*Aim of the task*. Below are the records; copy exactly the stretch from the line containing "Red rose with pearl — Stock Photo" through the line containing "Mom, Dog, and", both ends included, and nothing else.

───── Exercise inputs ─────

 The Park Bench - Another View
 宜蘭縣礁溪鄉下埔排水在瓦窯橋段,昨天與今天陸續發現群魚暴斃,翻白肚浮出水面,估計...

─────
───── Exercise inputs ─────

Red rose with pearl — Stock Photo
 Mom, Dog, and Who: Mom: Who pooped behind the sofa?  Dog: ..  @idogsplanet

─────

*Finished exercise*.
Red rose with pearl — Stock Photo
 Mom, Dog, and Who: Mom: Who pooped behind the sofa?  Dog: ..  @idogsplanet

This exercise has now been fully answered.